● Quoted passage:
--------------------------------------------------

Shares of Tesla (NASDAQ: TSLA) have run into some serious resistance even after after avoiding any headline risk over the past several weeks. TSLA stock seems to be stalling out after a red hot rally off the recent lows at $180. Given the ongoing cash burn and deteriorating demand, I look for Tesla stock to put on the brakes and head lower over the coming months.
Goldman Sachs recently slashed their price target by 20%, citing “sustainable demand” as the key factor. In the note from June 20, Goldman dropped the price target on Tesla stock from $200 to just $158, representing a 28% discount to the $221.86 closing price of TSLA. Goldman also brought up the possibility if yet another additional-and further dilutive-capital raise.
According to Tesla analysts, demand forecasts for Tesla will, once again, underperform. While CEO Elon Musk yet again predicts that sales could hit record levels, second-quarter projections point to deliveries of just 88,900 units — well under expectations. At some point investors will likely begin to tire of the continued ability of Tesla to overpromise and under deliver.
The technicals also point to a pullback on the horizon. TSLA stock became overbought on an RSI basis. MACD also reached an extreme while momentum turned lower. The 50 day moving average at $221.86 should provide additional overhead resistance as well.

--------------------------------------------------

● What is needed: Reproduce the Tesla stock commentary word for word, from "According to Tesla" up to and including "and under deliver.".

● Source material:

--------------------------------------------------

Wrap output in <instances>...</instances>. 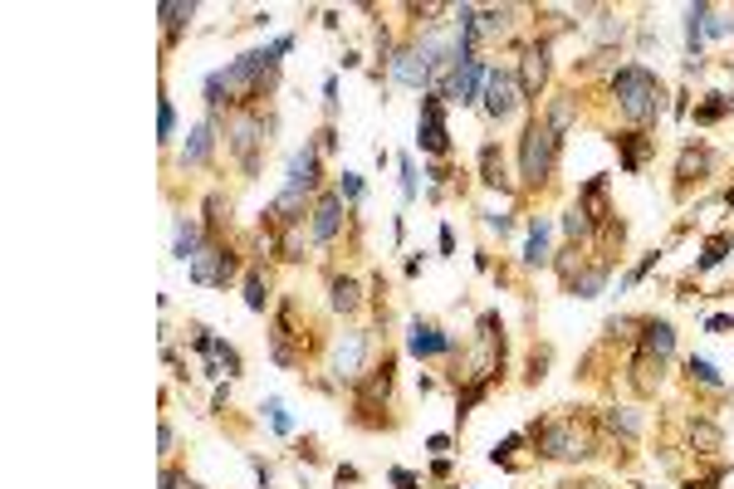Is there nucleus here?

--------------------------------------------------

● Problem solution:
According to Tesla analysts, demand forecasts for Tesla will, once again, underperform. While CEO Elon Musk yet again predicts that sales could hit record levels, second-quarter projections point to deliveries of just 88,900 units — well under expectations. At some point investors will likely begin to tire of the continued ability of Tesla to overpromise and under deliver.